Engineering researchers have created ultrathin, stretchable electronic material that is gas-permeable, allowing the material to “breathe” and making it more comfortable for users — especially for long-term wear.
The researchers used a technique called the breath figure method to create a stretchable polymer film featuring an even distribution of holes. The film is coated by dipping it in a solution that contains silver nanowires. The researchers then heat-press the material to seal the nanowires in place.
The resulting film shows an excellent combination of electric conductivity, optical transmittance, and water-vapor permeability.

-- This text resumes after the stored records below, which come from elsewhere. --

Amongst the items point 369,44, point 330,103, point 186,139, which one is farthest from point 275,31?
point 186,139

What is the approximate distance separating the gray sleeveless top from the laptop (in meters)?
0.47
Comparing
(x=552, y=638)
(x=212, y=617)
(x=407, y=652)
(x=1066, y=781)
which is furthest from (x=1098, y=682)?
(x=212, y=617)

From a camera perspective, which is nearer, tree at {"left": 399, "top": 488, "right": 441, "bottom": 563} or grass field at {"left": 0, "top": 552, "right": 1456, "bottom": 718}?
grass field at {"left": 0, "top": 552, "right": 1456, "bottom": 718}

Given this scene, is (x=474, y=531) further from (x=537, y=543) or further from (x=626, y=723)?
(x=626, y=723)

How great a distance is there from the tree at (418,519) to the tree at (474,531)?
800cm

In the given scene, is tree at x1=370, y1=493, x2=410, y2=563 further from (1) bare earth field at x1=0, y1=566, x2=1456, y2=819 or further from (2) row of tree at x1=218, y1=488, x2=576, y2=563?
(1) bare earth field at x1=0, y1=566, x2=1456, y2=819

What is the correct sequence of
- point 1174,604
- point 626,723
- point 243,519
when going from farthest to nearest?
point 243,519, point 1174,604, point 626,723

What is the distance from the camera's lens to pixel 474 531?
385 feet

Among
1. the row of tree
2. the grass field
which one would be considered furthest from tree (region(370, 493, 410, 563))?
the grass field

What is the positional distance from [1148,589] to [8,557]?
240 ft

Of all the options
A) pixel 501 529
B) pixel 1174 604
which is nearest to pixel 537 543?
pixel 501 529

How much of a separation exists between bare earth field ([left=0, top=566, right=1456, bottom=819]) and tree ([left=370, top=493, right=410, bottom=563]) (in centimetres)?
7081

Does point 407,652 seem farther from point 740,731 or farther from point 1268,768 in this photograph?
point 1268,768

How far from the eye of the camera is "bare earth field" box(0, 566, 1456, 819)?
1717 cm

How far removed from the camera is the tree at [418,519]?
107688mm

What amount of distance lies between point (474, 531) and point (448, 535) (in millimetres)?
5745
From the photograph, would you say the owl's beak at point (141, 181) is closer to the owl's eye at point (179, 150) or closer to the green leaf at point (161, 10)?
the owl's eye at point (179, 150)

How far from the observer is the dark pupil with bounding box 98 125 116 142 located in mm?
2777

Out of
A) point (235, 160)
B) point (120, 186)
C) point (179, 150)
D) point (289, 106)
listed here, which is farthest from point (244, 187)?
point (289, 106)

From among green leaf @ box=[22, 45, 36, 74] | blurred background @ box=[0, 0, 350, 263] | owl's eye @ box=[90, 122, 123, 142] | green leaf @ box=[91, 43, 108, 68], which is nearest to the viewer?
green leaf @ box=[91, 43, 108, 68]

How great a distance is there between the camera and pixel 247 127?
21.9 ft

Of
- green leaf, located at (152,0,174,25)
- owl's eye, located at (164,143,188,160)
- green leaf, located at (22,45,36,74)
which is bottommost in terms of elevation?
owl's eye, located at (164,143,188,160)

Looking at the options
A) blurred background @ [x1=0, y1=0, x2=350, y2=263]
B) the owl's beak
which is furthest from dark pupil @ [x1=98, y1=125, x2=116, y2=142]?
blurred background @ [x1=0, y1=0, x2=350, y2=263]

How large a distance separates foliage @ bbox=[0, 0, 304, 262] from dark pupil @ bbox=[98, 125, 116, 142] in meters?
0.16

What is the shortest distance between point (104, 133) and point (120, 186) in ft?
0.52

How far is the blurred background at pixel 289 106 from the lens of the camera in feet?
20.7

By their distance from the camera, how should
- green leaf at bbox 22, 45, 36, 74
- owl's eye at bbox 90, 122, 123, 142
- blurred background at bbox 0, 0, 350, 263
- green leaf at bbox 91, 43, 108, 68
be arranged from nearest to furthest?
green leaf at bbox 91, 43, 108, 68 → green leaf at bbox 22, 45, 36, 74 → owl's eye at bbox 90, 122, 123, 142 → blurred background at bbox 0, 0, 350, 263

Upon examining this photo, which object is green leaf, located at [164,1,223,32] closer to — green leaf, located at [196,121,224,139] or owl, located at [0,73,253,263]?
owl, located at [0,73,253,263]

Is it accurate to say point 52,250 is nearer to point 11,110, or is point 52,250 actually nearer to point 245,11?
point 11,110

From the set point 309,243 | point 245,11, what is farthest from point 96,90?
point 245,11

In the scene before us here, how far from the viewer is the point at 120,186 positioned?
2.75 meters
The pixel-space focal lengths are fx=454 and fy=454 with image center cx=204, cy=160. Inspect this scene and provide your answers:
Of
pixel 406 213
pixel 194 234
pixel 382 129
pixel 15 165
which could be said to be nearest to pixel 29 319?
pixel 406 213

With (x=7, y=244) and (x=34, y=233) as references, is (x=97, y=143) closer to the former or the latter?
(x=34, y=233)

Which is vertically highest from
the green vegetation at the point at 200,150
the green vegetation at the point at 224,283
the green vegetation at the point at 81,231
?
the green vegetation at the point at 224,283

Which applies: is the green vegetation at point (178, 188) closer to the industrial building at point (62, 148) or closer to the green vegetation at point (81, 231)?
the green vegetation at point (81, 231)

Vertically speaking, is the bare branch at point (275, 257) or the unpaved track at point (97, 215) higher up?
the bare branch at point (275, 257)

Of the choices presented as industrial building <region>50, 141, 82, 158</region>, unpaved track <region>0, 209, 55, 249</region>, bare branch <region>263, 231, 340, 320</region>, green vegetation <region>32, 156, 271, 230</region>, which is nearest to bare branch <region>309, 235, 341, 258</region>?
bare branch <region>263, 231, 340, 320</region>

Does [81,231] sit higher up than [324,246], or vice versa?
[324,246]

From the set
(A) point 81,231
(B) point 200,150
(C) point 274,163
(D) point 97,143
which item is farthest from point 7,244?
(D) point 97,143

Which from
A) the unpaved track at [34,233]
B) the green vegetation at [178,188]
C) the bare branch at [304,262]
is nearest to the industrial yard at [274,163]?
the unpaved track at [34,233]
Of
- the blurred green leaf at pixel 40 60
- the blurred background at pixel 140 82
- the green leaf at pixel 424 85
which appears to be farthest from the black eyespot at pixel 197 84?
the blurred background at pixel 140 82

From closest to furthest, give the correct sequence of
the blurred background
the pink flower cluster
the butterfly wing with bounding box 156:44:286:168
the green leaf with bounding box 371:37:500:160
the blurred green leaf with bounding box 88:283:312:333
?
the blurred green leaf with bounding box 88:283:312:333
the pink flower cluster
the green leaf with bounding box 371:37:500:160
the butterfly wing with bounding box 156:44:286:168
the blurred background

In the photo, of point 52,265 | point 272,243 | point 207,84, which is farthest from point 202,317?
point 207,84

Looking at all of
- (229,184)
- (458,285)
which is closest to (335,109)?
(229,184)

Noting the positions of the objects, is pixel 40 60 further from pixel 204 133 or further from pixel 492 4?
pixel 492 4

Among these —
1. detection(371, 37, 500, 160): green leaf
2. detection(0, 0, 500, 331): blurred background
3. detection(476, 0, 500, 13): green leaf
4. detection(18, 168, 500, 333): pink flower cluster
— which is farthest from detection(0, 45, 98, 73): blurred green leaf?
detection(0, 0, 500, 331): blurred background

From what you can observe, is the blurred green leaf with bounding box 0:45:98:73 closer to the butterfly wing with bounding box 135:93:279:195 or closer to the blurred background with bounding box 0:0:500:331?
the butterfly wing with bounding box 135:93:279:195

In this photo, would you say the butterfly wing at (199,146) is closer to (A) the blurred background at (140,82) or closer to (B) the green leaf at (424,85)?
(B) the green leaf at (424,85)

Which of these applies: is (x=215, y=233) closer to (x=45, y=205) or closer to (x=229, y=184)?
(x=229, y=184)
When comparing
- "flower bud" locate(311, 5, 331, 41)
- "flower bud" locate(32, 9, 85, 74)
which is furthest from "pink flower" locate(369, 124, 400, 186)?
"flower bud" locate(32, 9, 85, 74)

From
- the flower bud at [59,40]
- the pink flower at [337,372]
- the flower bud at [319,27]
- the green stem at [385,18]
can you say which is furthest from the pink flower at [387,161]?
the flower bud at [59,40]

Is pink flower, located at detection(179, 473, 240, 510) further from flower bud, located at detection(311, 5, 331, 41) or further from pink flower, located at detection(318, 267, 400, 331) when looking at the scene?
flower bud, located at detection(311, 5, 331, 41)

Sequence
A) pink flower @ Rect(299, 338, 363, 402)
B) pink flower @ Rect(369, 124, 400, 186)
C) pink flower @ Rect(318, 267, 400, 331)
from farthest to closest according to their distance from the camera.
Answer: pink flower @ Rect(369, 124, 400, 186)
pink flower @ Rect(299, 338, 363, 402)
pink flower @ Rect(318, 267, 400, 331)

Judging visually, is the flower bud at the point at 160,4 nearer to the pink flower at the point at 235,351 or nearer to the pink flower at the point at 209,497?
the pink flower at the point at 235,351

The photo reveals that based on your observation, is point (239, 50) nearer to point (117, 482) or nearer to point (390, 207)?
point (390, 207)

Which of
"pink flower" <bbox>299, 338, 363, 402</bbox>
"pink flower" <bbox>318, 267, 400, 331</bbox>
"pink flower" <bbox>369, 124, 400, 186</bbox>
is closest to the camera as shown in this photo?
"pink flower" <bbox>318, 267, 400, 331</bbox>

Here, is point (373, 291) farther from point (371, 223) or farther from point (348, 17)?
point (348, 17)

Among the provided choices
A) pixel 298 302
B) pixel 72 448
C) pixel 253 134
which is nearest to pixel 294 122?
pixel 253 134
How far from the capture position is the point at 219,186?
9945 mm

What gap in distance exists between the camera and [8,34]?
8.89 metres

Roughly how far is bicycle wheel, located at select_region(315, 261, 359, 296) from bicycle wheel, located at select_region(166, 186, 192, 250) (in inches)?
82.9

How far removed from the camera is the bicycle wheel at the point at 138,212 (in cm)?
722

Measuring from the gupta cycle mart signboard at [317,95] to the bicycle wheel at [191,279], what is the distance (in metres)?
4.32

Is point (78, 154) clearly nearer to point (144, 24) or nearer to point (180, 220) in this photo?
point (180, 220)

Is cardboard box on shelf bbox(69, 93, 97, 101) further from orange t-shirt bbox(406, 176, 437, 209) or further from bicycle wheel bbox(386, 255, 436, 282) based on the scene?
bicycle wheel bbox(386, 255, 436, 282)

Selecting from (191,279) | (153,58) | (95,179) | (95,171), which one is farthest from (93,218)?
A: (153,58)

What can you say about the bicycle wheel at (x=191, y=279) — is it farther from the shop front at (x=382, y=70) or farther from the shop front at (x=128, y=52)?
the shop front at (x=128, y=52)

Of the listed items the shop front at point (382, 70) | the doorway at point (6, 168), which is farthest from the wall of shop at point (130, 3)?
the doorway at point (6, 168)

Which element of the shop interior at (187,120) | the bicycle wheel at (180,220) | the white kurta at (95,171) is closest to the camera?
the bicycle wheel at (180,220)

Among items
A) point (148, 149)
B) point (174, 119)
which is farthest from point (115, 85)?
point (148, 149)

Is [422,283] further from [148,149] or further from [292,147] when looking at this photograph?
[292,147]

Because the silver nanowires are embedded just below the surface of the polymer, the material also exhibits excellent stability in the presence of sweat and after long-term wear.
The end result is extremely thin — only a few micrometers thick — enabling better contact with the skin and giving the electronics a better signal-to-noise ratio. The gas permeability is important for more than just comfort. If a wearable device is not gas-permeable, it can also cause skin irritation.
To demonstrate the material’s potential for use in wearable electronics, the researchers developed and tested prototypes for two representative applications. The first prototype consisted of skin-mountable, dry electrodes for use as electrophysiologic sensors. These have multiple potential applications such as measuring electrocardiography (ECG) and electromyography (EMG) signals. The sensors were able to record signals with excellent quality on par with commercially available electrodes.
The second prototype demonstrated textile-integrated touch sensing for human-machine interfaces. The researchers used a wearable textile sleeve integrated with the porous electrodes to play computer games.